___ DATA IN THIS EXERCISE ___

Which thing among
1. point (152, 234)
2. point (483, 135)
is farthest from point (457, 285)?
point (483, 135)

___

SET EXERCISE:
Copy the material above, putting "most distant" in place of "farthest" and keeping everything else the same.

SOLUTION TO THE EXERCISE:
Which thing among
1. point (152, 234)
2. point (483, 135)
is most distant from point (457, 285)?
point (483, 135)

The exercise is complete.